The appraisal contingency clause in the purchase agreement is particularly relevant. This clause allows the buyer to renegotiate terms or withdraw from the contract without losing earnest money if the appraisal falls below a specified value. Without this contingency, the buyer might be obligated to proceed at the original price, potentially forfeiting earnest money if they cannot secure financing or choose to walk away. A lower appraised value can also affect the buyer’s equity position and lead to higher interest rates or private mortgage insurance (PMI) if the down payment percentage decreases.

Buyer Options

When a low appraisal occurs, buyers have several options. One is to cover the appraisal gap with additional cash, increasing their down payment to meet lender requirements. This means bringing extra funds to closing beyond the initial planned down payment and closing costs.

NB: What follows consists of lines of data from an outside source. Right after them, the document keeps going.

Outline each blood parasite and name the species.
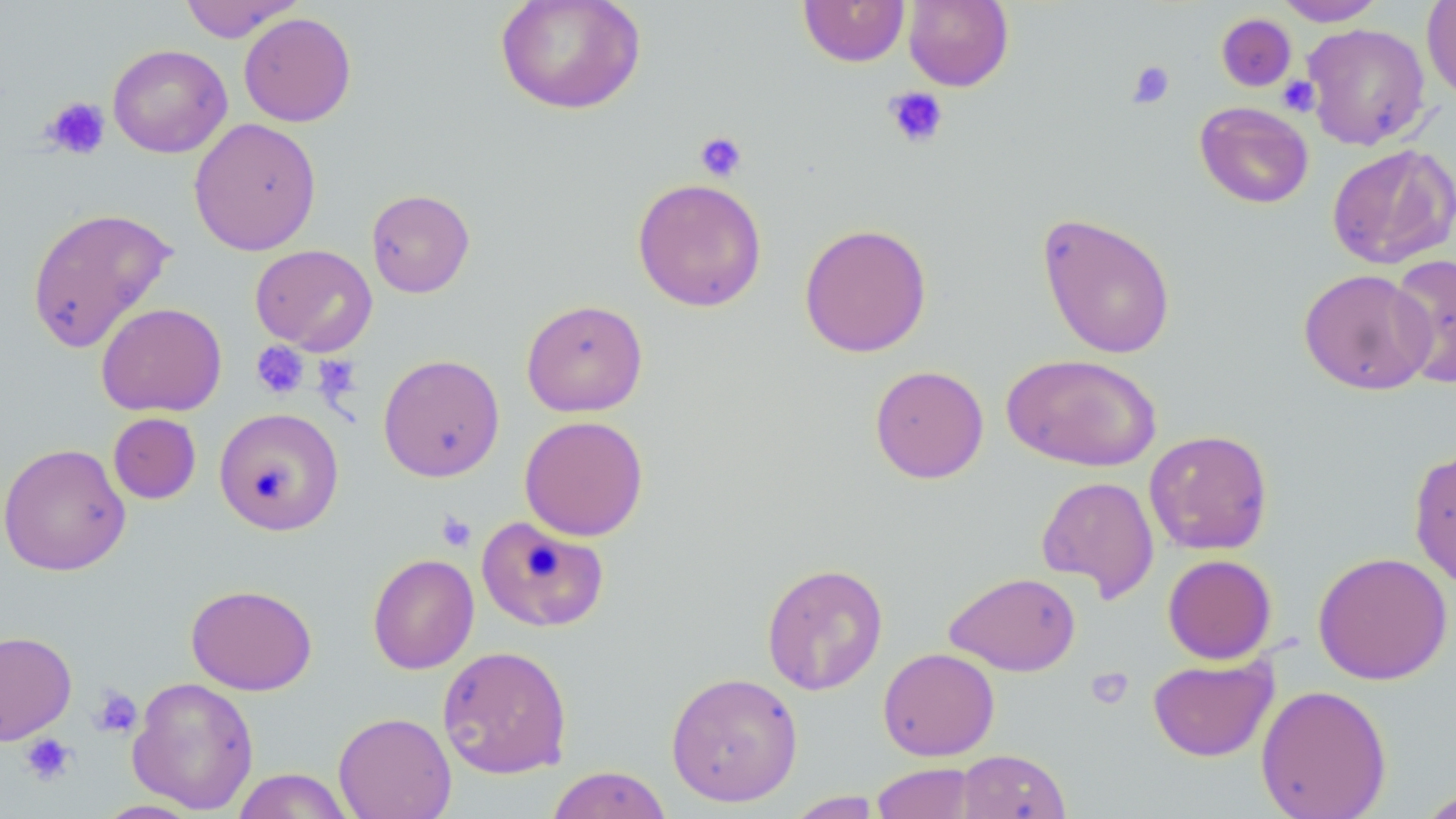
No blood parasites observed.

Summary:
  - Coordinate format: approximate bounding boxes as [x1, y1, x2, y2] in pixels
  - Uninfected red blood cell locations: [179, 0, 305, 42], [495, 0, 646, 115], [797, 0, 910, 67], [903, 0, 1014, 91], [1274, 0, 1387, 26], [1421, 0, 1456, 101], [238, 12, 356, 127], [1216, 13, 1297, 92], [1302, 23, 1431, 150], [107, 44, 232, 158], [1195, 101, 1314, 209], [188, 117, 322, 256], [1327, 143, 1456, 269], [632, 177, 767, 312], [366, 189, 475, 298], [25, 206, 178, 354], [1036, 211, 1177, 360], [798, 223, 932, 358], [250, 244, 377, 355], [1387, 252, 1455, 389], [1298, 268, 1436, 396], [521, 299, 648, 417], [96, 302, 227, 417], [378, 353, 505, 482], [1001, 354, 1162, 472], [869, 364, 990, 484], [214, 406, 345, 536], [108, 412, 201, 504], [519, 415, 649, 542], [1144, 429, 1273, 555], [0, 442, 131, 576], [1408, 447, 1456, 590], [1036, 475, 1160, 603], [475, 515, 610, 633], [1312, 551, 1453, 685], [367, 553, 479, 675], [1162, 554, 1277, 664], [761, 562, 888, 695], [945, 571, 1081, 676], [186, 584, 318, 695], [0, 630, 77, 744], [437, 645, 573, 779], [878, 647, 1000, 761], [1147, 656, 1278, 762], [665, 671, 803, 808], [127, 675, 259, 814], [1255, 684, 1392, 819], [333, 711, 457, 819], [956, 749, 1070, 819], [871, 762, 978, 819], [545, 765, 673, 819], [232, 768, 355, 819], [1415, 788, 1456, 819], [784, 791, 884, 818], [92, 799, 206, 818]
  - Platelet locations: [1126, 60, 1175, 109], [1278, 75, 1320, 116], [884, 86, 949, 149], [42, 96, 110, 159], [694, 131, 748, 182], [251, 340, 309, 400], [313, 355, 361, 404], [436, 511, 477, 552], [1085, 667, 1134, 710], [90, 687, 142, 738], [20, 732, 76, 786]
  - Slide-level diagnosis: negative for blood parasites
  - Field of view: single
  - Preparation: thin blood smear
  - Image size: 1456×819 pixels
  - Modality: light microscopy
  - Magnification: 1000x
  - Stain: May-Grünwald-Giemsa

Buyers can also renegotiate the purchase price with the seller to match the appraised value. This is a common solution. If protected by an appraisal contingency, the buyer can walk away from the deal and receive their earnest money back. Buyers might also seek a second appraisal, although lenders may not always accept it, and the buyer typically bears the additional cost.

Seller Options

Sellers also face choices when a home appraises for less than the agreed-upon price. One common response is to lower the sale price to align with the appraised value. This can help keep the transaction on track and avoid the uncertainty of finding a new buyer.

Another possibility is for the seller to offer concessions or credits to the buyer, which can help bridge the appraisal gap without directly reducing the sale price. These might include contributions towards closing costs, which frees up cash for the buyer to cover the difference. The seller could also refuse to lower the price, risking the buyer walking away from the deal, which might necessitate relisting the property. Challenging the appraisal is an option, typically initiated by the lender or the seller’s agent providing supporting data.

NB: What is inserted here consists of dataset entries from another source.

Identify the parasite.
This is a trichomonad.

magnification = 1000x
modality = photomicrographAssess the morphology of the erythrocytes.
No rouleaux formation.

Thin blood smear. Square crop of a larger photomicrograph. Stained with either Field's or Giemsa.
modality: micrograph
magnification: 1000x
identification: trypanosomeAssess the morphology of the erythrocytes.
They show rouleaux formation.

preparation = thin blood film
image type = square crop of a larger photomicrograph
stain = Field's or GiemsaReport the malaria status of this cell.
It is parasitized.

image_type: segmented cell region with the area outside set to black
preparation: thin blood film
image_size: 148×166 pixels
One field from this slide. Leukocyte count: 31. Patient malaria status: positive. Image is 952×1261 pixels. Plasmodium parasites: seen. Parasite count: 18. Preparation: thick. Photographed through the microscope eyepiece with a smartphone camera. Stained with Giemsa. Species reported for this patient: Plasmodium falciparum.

Negotiating the Appraisal Difference

Bridging an appraisal gap often involves negotiation between the buyer and seller. A common compromise is to split the difference, where both parties contribute a portion of the shortfall. For example, if there is a $10,000 gap, the buyer might bring an additional $5,000 in cash, and the seller might reduce the price by $5,000.

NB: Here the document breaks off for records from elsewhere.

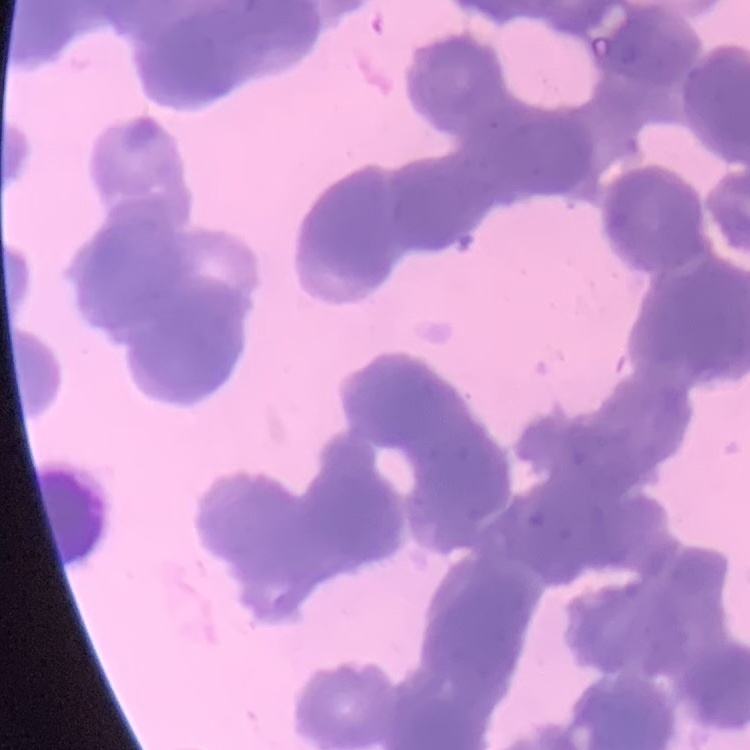
red blood cell morphology = rouleaux formation
stain = Field's or Giemsa
preparation = thin blood film
image type = one tile cut from a larger photomicrographReport the malaria status of this cell.
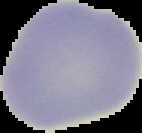

Uninfected.

From a thin blood film. Image is 142×133 pixels. Segmented cell region on a black background.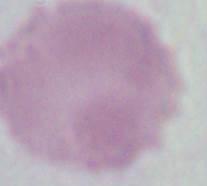

Summary:
  - Modality: photomicrograph
  - Identification: red blood cell
  - Magnification: 1000x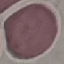

result = no malaria parasites seen
capture = smartphone camera at the microscope eyepiece
image type = cell patch, automatically extracted from a larger field of view and resized to 64 × 64 pixels
preparation = thin blood film
stain = GiemsaGive a bounding box for every leukocyte visible.
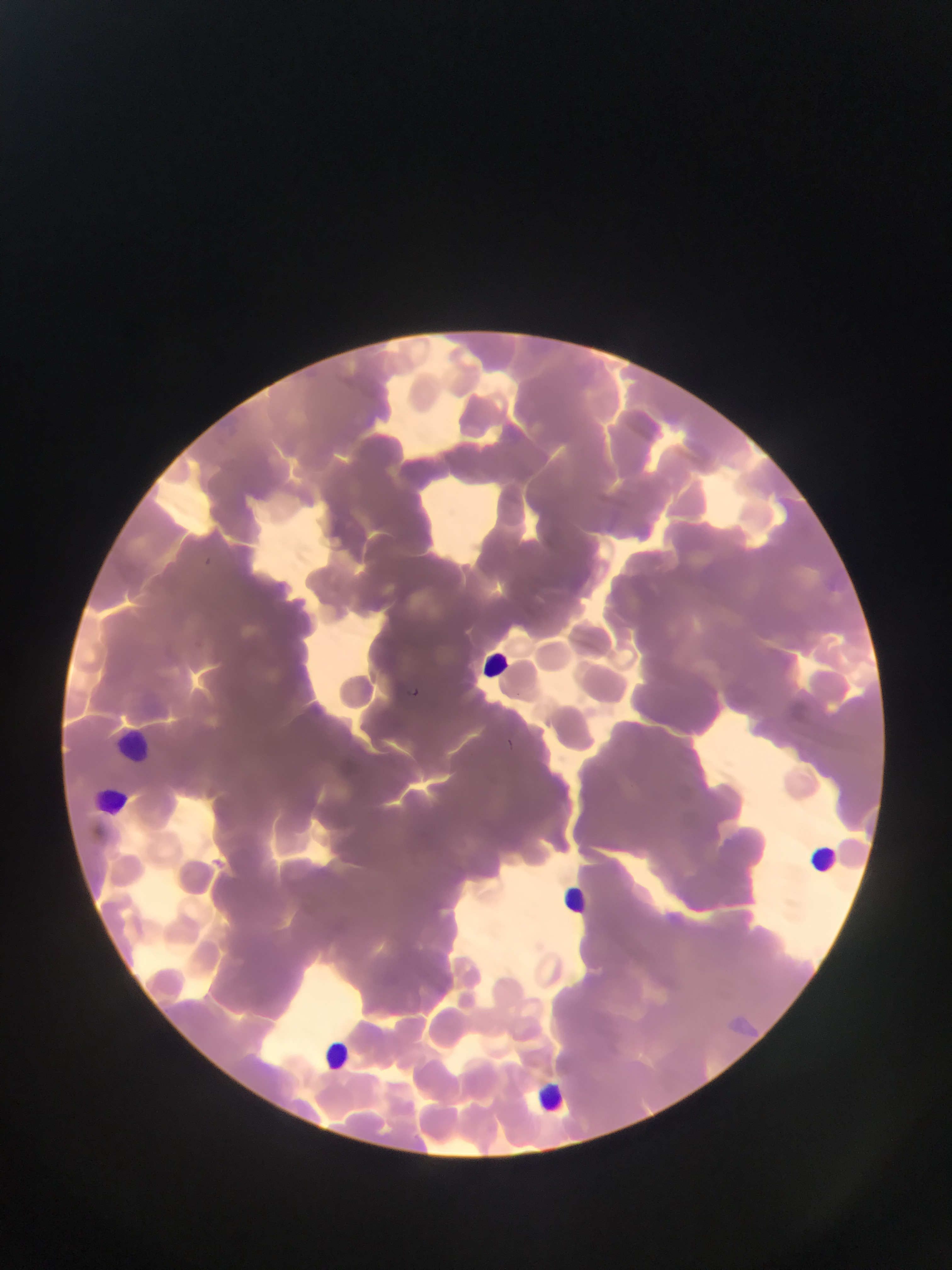
Approximate bounding boxes as left top right bottom in pixels.
Leukocytes: 480 644 515 682; 117 734 152 762; 98 787 128 811; 814 841 833 871; 560 881 603 928; 327 1038 349 1068; 534 1084 566 1112.

Summary:
  - Malaria parasite locations: 203 554 215 571; 408 685 427 697; 508 737 516 749
  - Country: Ghana
  - Image size: 952×1270 pixels
  - Field of view: single
  - Preparation: thin blood film
  - Capture: mobile-phone photograph through a microscope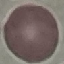 Malaria status: uninfected. Photographed with a smartphone camera at the microscope eyepiece. Cell patch, automatically extracted from a larger field of view and resized to 64 × 64 pixels. Thin smear of blood. Giemsa stain.Report the malaria status of this cell.
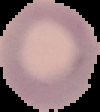

Uninfected.

Summary:
  - Image size: 100×112 pixels
  - Image type: cell region segmented out of the field of view; surrounding area masked to black
  - Preparation: thin blood smear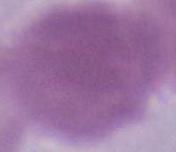 Captured at 1000x magnification. An erythrocyte is seen. Photomicrograph.Assess this cell for malaria.
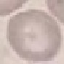
It is uninfected.

Thin blood film. Giemsa-stained preparation. Automatically extracted cell patch, resized to 64 × 64 pixels. Photographed with a smartphone camera at the microscope eyepiece.Comment on the morphology of the erythrocytes.
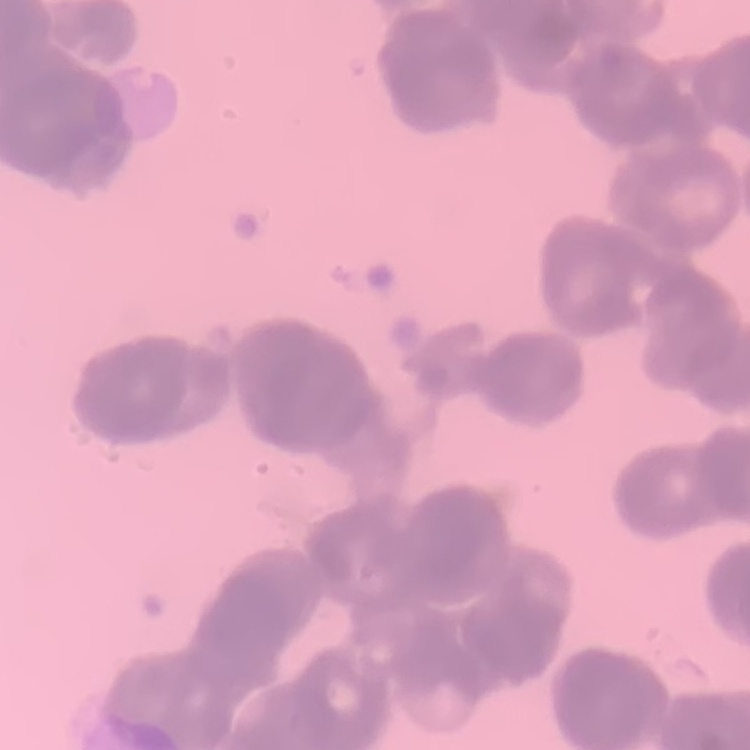
They show rouleaux formation.

Summary:
  - Stain: Field's or Giemsa
  - Preparation: thin blood smear
  - Image type: one tile cut from a larger photomicrographState which parasite is depicted.
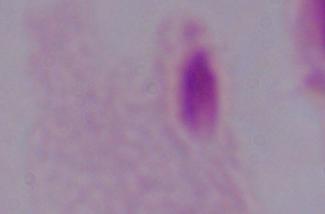
This is a trichomonad.

Summary:
  - Modality: micrograph
  - Magnification: 1000x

Sellers can offer various concessions instead of a direct price reduction. These might include covering some of the buyer’s closing costs or funding specific repairs identified during inspections. Such concessions can reduce the buyer’s out-of-pocket expenses, making it easier to cover any remaining appraisal gap. Real estate agents play a role in facilitating these discussions, providing market insights, and helping parties explore solutions.

Challenging the Appraisal

If a low appraisal is suspected to be inaccurate, a formal challenge, known as a Reconsideration of Value (ROV), can be initiated. This process requires providing evidence to the lender, who then submits the request to the appraiser. Valid grounds for an ROV include factual errors in the appraisal report, such as incorrect square footage or property characteristics, or the appraiser overlooking relevant comparable sales.

To support an ROV, parties should gather comparable sales data from similar properties, especially those that closed recently and were not included in the original report. Documentation of recent home improvements or renovations missed by the appraiser, such as receipts or permits, can also be submitted. A successful ROV is not guaranteed, but presenting strong, objective evidence increases the likelihood of a revised appraisal.